**PROBLEM TO WORK ON:** Everything in the records is to be written out exactly, except the pictures.

________________

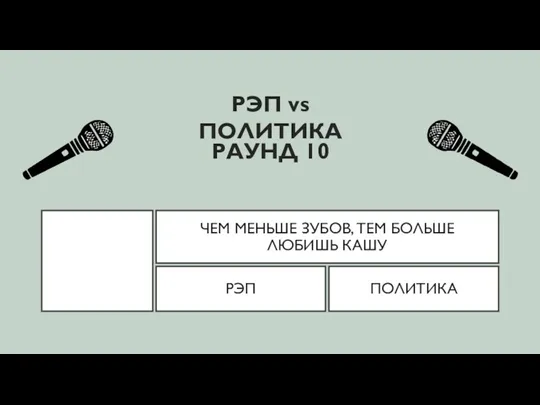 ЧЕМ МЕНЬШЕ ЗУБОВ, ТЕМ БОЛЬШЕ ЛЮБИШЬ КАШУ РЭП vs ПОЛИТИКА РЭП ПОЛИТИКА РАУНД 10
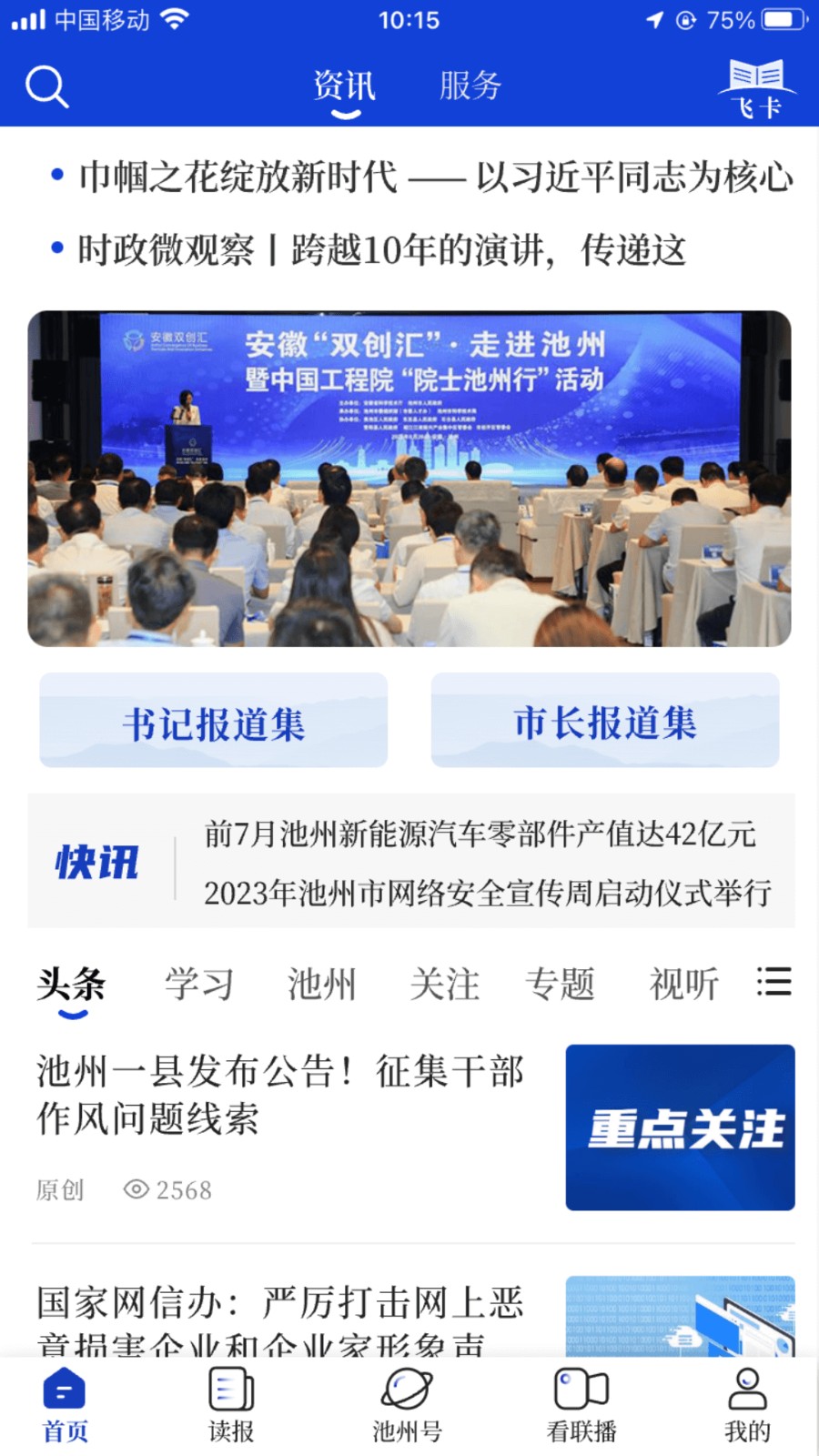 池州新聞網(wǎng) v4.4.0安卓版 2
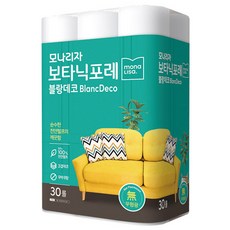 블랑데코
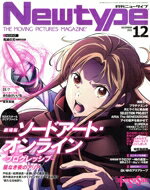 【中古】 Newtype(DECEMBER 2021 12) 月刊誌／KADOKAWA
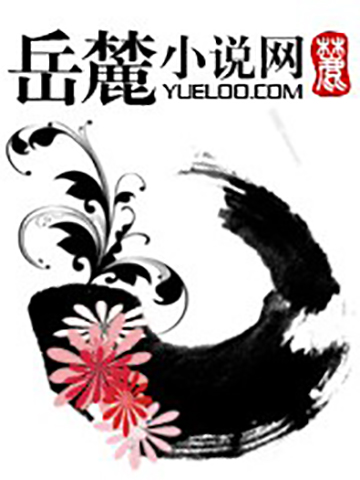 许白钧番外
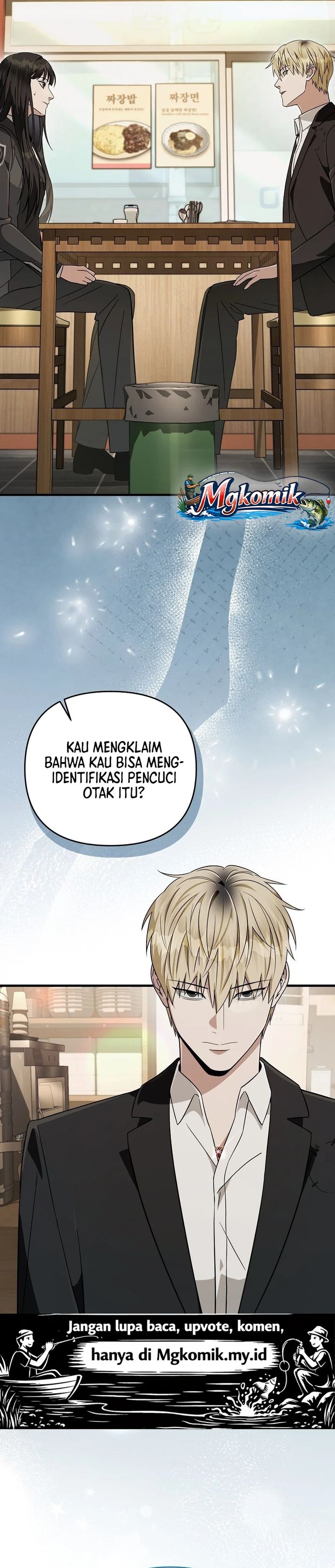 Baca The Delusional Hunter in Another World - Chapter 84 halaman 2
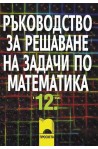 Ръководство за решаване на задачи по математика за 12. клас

________________

**RESPONSE TO THE TASK:**
 ЧЕМ МЕНЬШЕ ЗУБОВ, ТЕМ БОЛЬШЕ ЛЮБИШЬ КАШУ РЭП vs ПОЛИТИКА РЭП ПОЛИТИКА РАУНД 10
 池州新聞網(wǎng) v4.4.0安卓版 2
 블랑데코
 【中古】 Newtype(DECEMBER 2021 12) 月刊誌／KADOKAWA
 许白钧番外
 Baca The Delusional Hunter in Another World - Chapter 84 halaman 2
 Ръководство за решаване на задачи по математика за 12. клас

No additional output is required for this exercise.